### WORK REQUEST
Word for word, copy out the data below, omitting pictures.

=== GIVEN ENTRIES ===

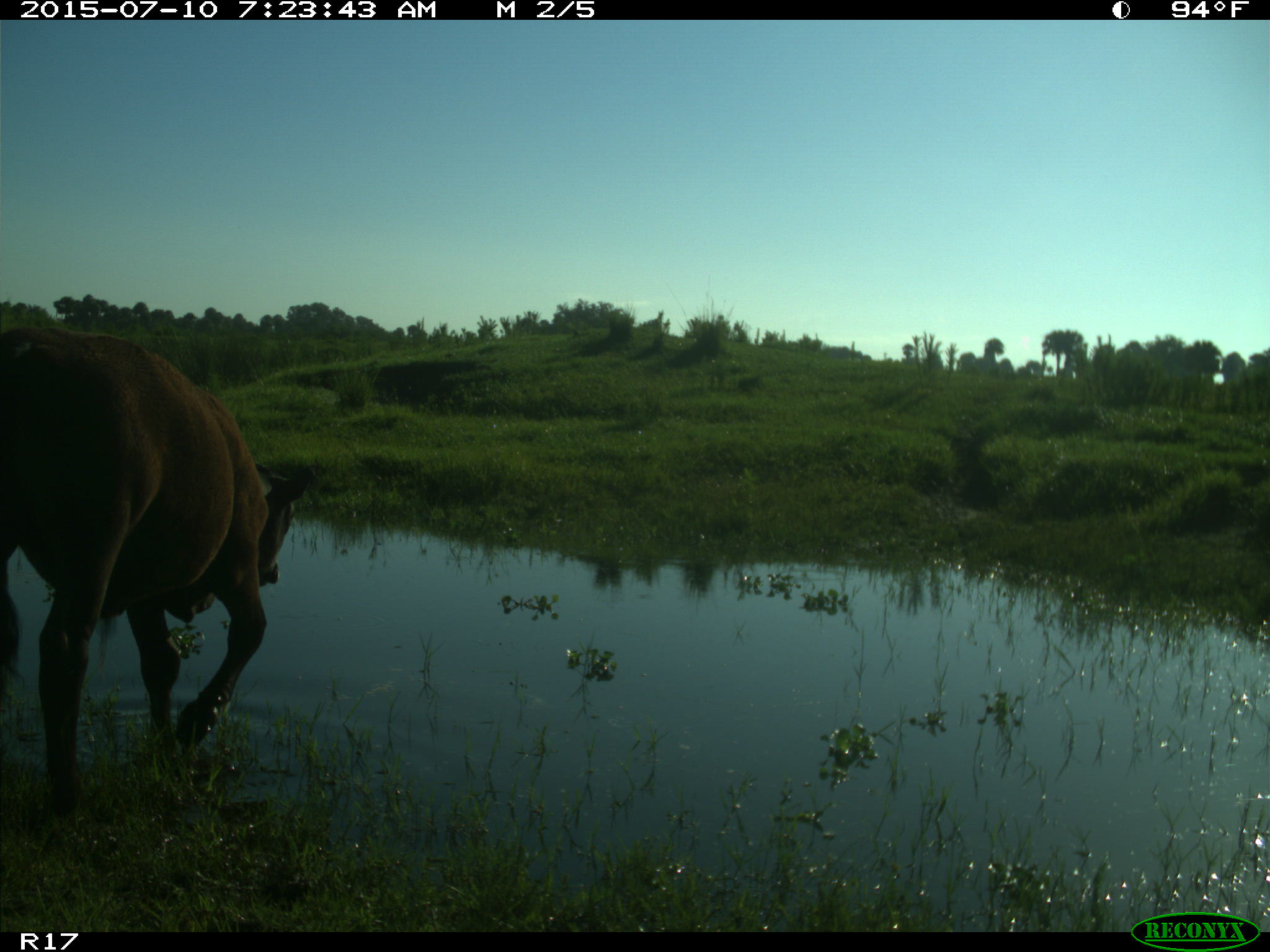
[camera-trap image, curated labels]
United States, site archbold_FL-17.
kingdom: Animalia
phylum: Chordata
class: Mammalia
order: Artiodactyla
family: Bovidae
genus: Bos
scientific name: Bos taurus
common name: domestic cow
Bos taurus (domestic cow).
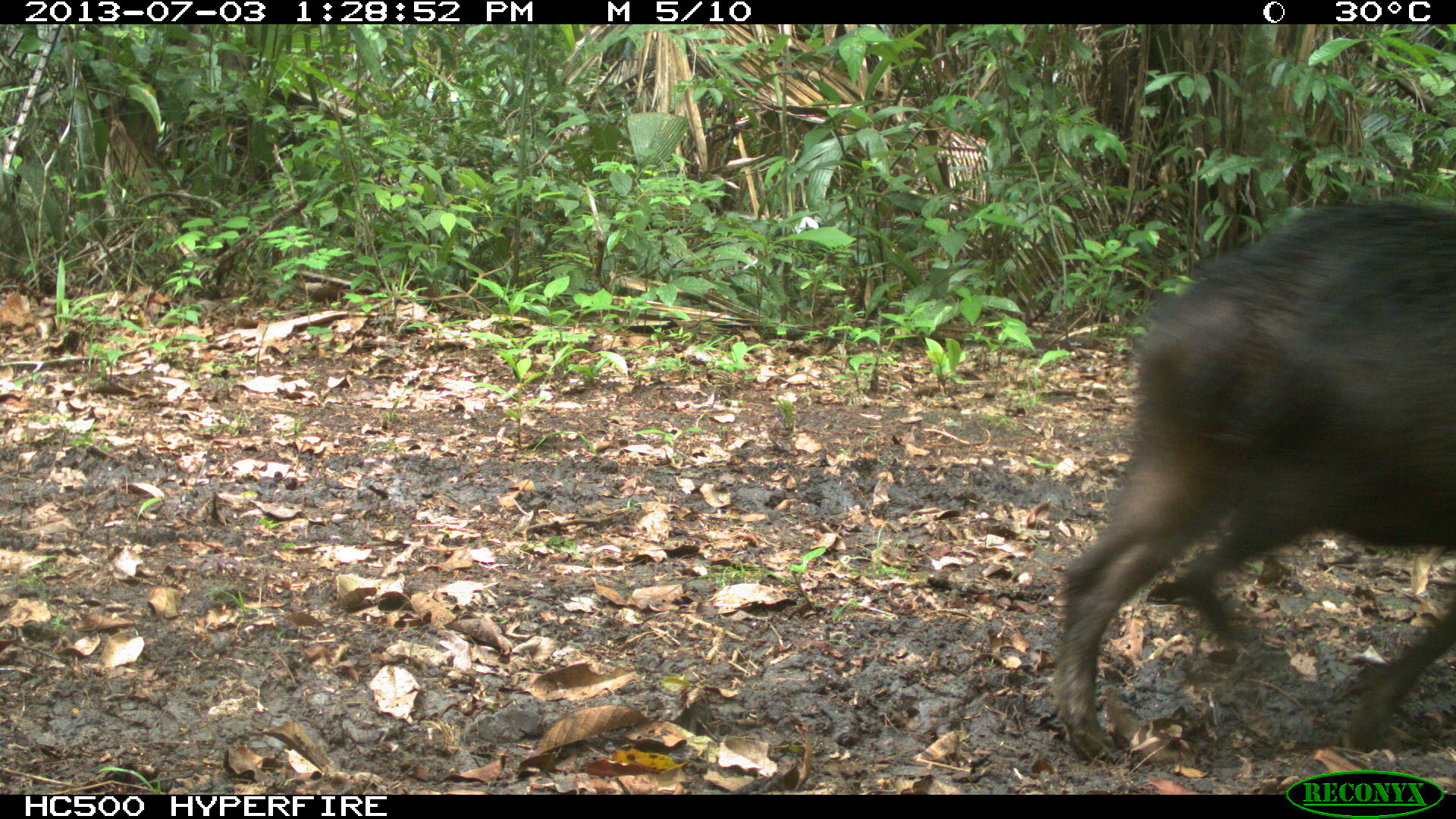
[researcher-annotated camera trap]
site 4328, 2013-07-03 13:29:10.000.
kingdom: Animalia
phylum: Chordata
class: Mammalia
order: Artiodactyla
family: Tayassuidae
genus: Tayassu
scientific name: Tayassu pecari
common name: white-lipped peccary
Tayassu pecari (white-lipped peccary), count 1.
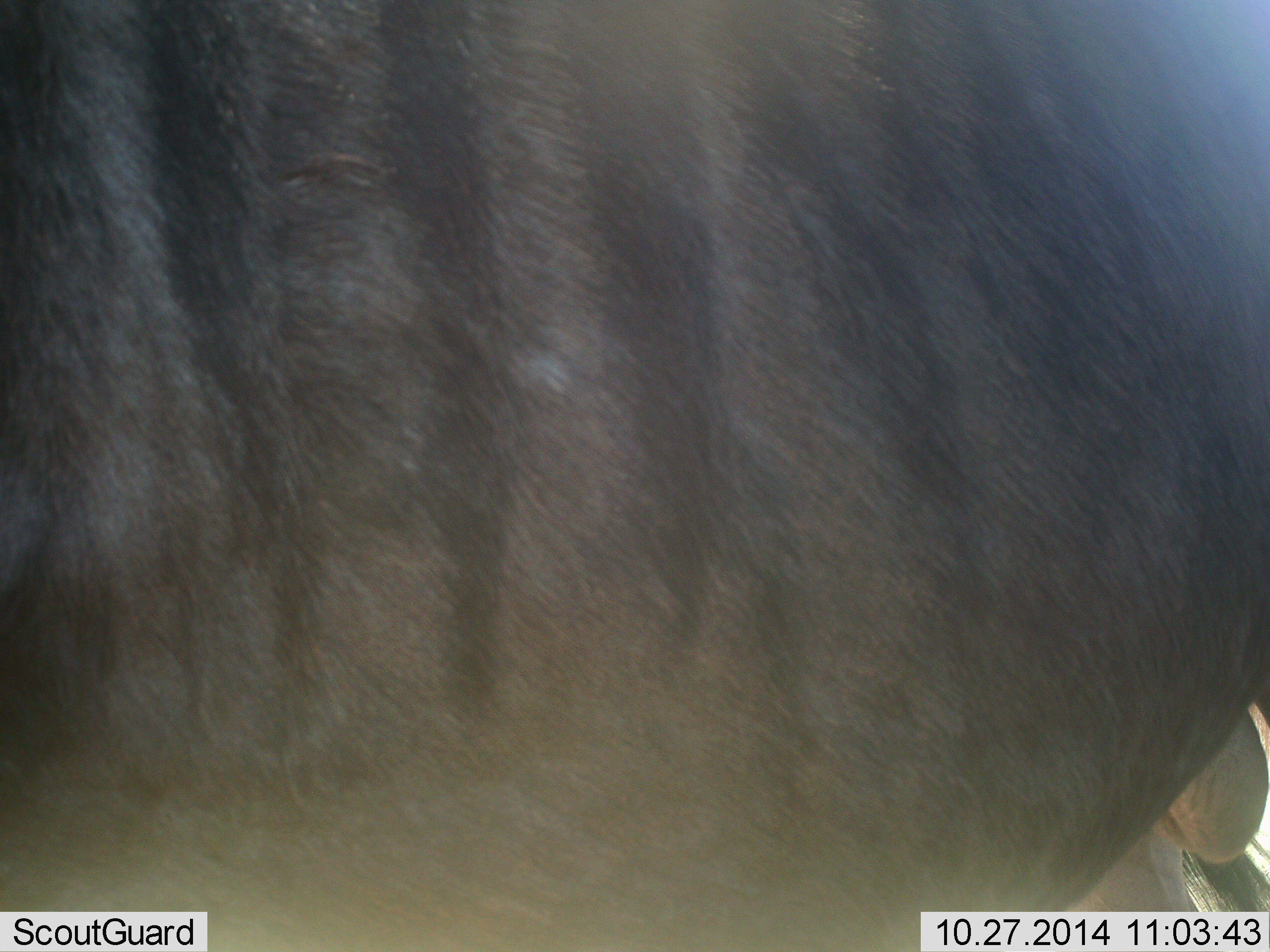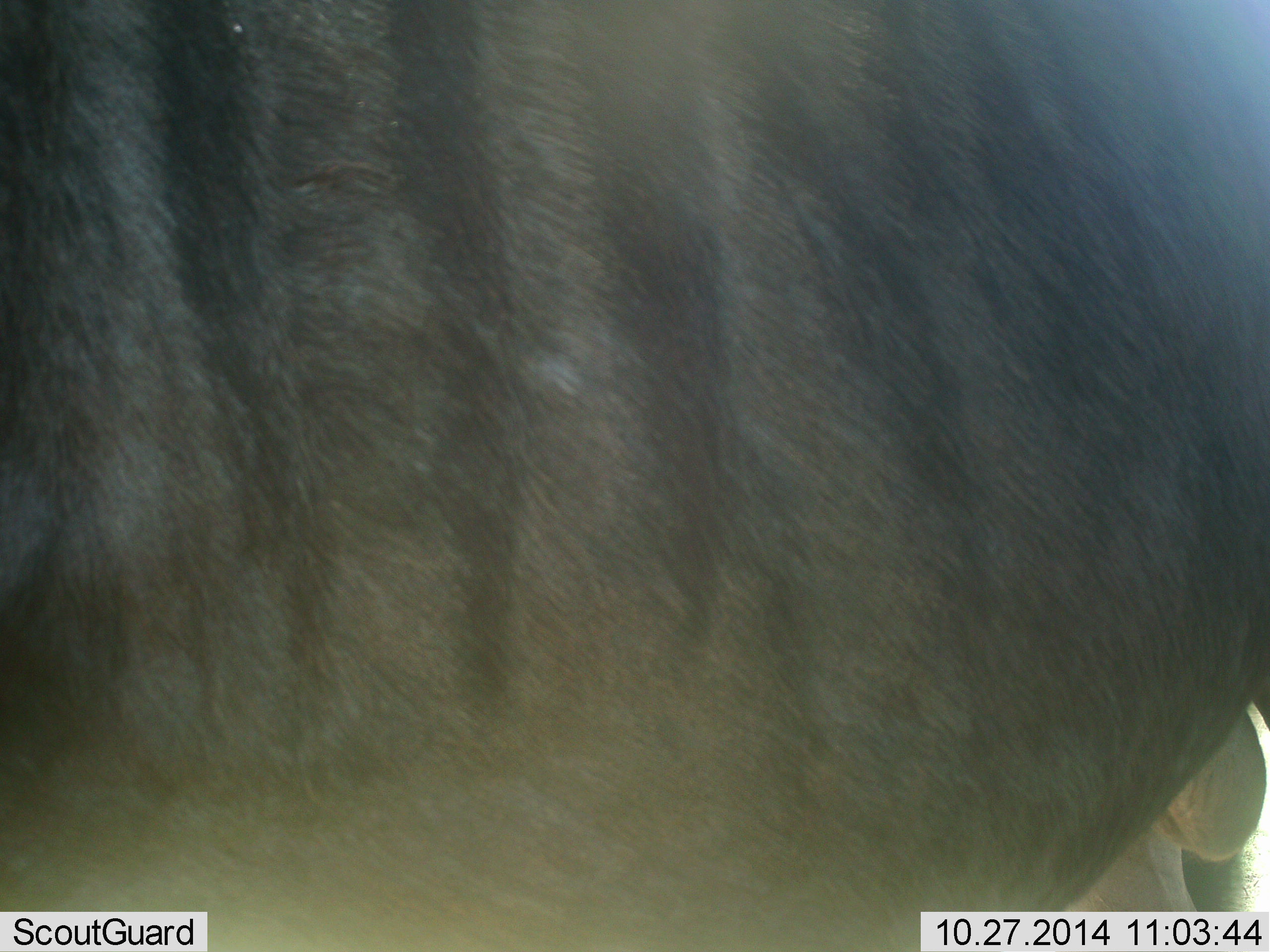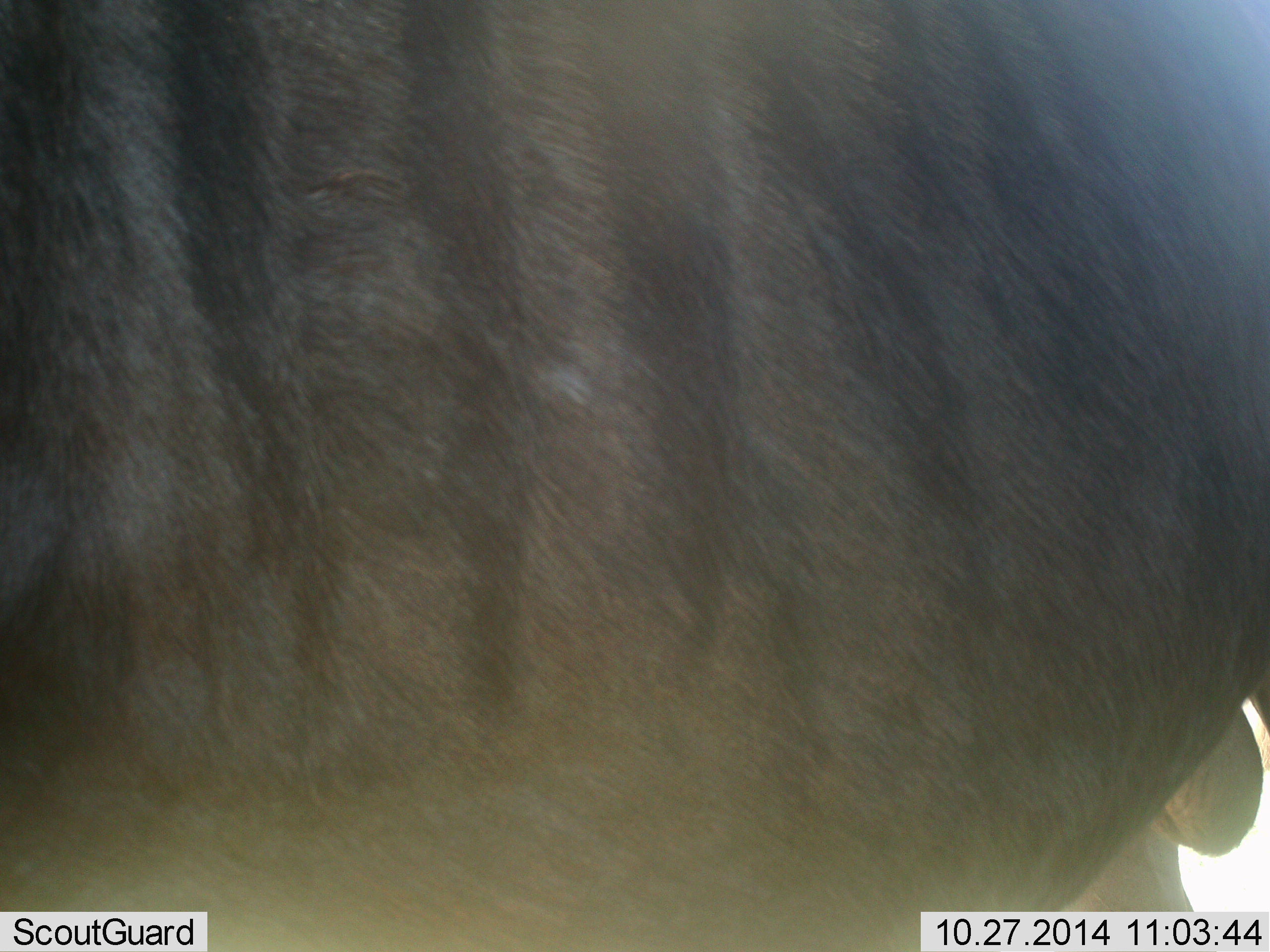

===

### TASK RESPONSE
[camera-trap image, curated labels]
United States, site archbold_FL-17.
kingdom: Animalia
phylum: Chordata
class: Mammalia
order: Artiodactyla
family: Bovidae
genus: Bos
scientific name: Bos taurus
common name: domestic cow
Bos taurus (domestic cow).
[researcher-annotated camera trap]
site 4328, 2013-07-03 13:29:10.000.
kingdom: Animalia
phylum: Chordata
class: Mammalia
order: Artiodactyla
family: Tayassuidae
genus: Tayassu
scientific name: Tayassu pecari
common name: white-lipped peccary
Tayassu pecari (white-lipped peccary), count 1.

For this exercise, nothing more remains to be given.